Eric and I will be married for 5 years April 17th. So I am looking forward to that date. But, before we get there we will be celebrating our daughter Kimber's 1st Birthday. Jan. 23. It took us so long to be blessed with having this precious child. Yet, over the past year she has taught me so many things about myself, people, life, the future, and what is truly important. At first it was frustrating to me that she was such a mommy's girl she would not fall asleep unless it was me holding her, she would barely let me out of the room to shower! Talk about spoiled:) Now when she is ready for bed you just have to give her a nuk and her blanket and she is happy to go to bed for 12-13 hrs. Now there are times when I miss rocking her to sleep and the long lost hours of just holding her. She is so busy now that I am lucky if she will lay her head on my shoulder for 5 sec!:) Life passes by in the blink of an eye. There are so many things that I have enjoyed from her first word being mommy, taking her to Washington D.C. when she was 5 mo. old, watching her wait by the door for her daddy to get home, and watching her play with our puppy, Leia. She has been such a happy baby I hope she carries her laughter and that sparkle in her eyes into life. She is hooked on music so you can guess who she got that from. When there is music on and she likes the beat she will sit an bop up and down on her knees. Now that she is turning 1 I am sure we will have many new discoveries once again.

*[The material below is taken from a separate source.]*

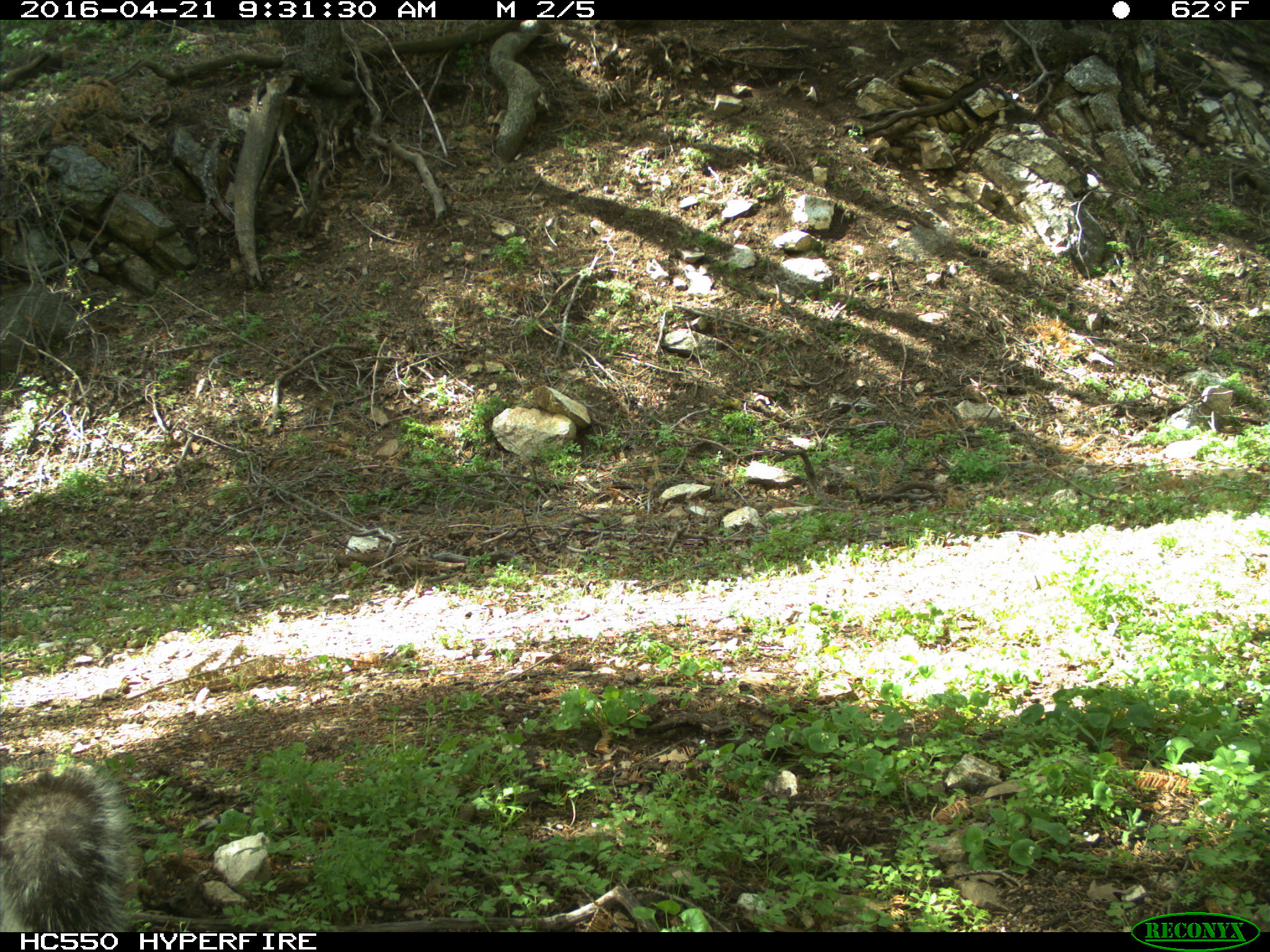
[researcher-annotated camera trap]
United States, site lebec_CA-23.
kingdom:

Life has changed dramatically for us over the past year from getting used to a new routine and the day to day joy she brings in discovering the simplest things. I never thought you could love someone so much. Loving a spouse is so much different then a child. They are both great kinds of love you can give and receive but so very different. There are days when I feel as if I am failing at both wife and mom. Yet, I pray God will give me the courage and strength to keep trying and to be a good wife and mom. So I pray that you and your children are safe, warm, and loved this coming year.

The pic on the left is Kimber in her new carseat from Nanner. THANK YOU!!!


The pic on the right is one for fun. She is finally getting some hair and it is WILD after bath time:)


Hope you enjoyed the first attempt at our blog and all is well with everyone. We will try to keep you posted.